« Cette fois, les pays d’Europe du Nord pourraient être plus touchés »

Pablo Manzano, vice-présidents FIG chez DBRS
Comment les banques européennes ont-elles géré jusqu’à présent leurs créances douteuses (NPL) ?
Arnaud Journois - Il est intéressant de constater que chaque pays a développé ses propres solutions. L’Espagne a créé une structure de défaisance en 2012 – la Sareb – pour prendre en charge les créances douteuses de la crise immobilière. En Italie, le développement a été plus lent et a finalement abouti à la création du dispositif GACS, dont s’est inspirée
la Grèce pour mettre en œuvre le Hercules Asset Protection Scheme. En France, la question des NPL n’a jamais été cruciale.

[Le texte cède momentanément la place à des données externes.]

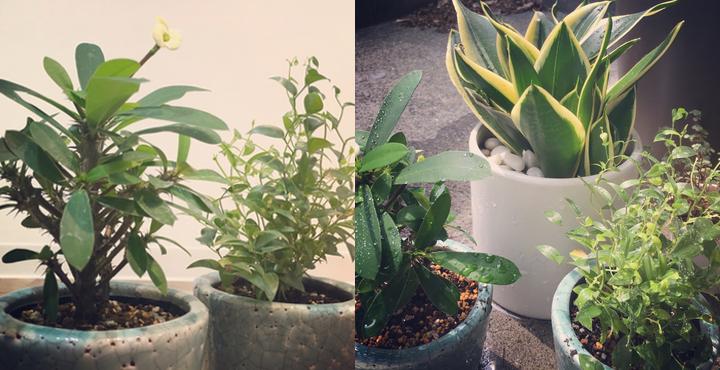 Lissに観葉植物が増えました〜。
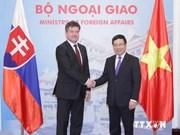 范平明副总理与斯洛伐克副总理进行会谈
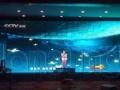齐齐哈尔百脑惠LED显示屏P5全彩现货批发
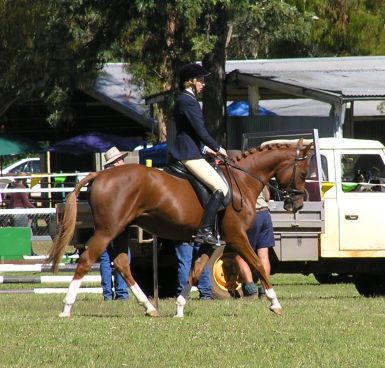 3yo Reserve Champion at first ever outing Coonabarabran Show March 2013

Au plus fort de la crise financière, le taux de NPL était de 5 % à 6 %. Il est aujourd’hui à 1,9 %. A aucun moment, le système français n’a subi de pression pour réaliser un deleveraging massif. Indépendamment des dispositifs utilisés, l’ensemble de ces systèmes bancaires nationaux sont parvenus à leur rythme à réduire les NPL dans leurs bilans.
Sur quoi repose l’évolution de ces prêts ?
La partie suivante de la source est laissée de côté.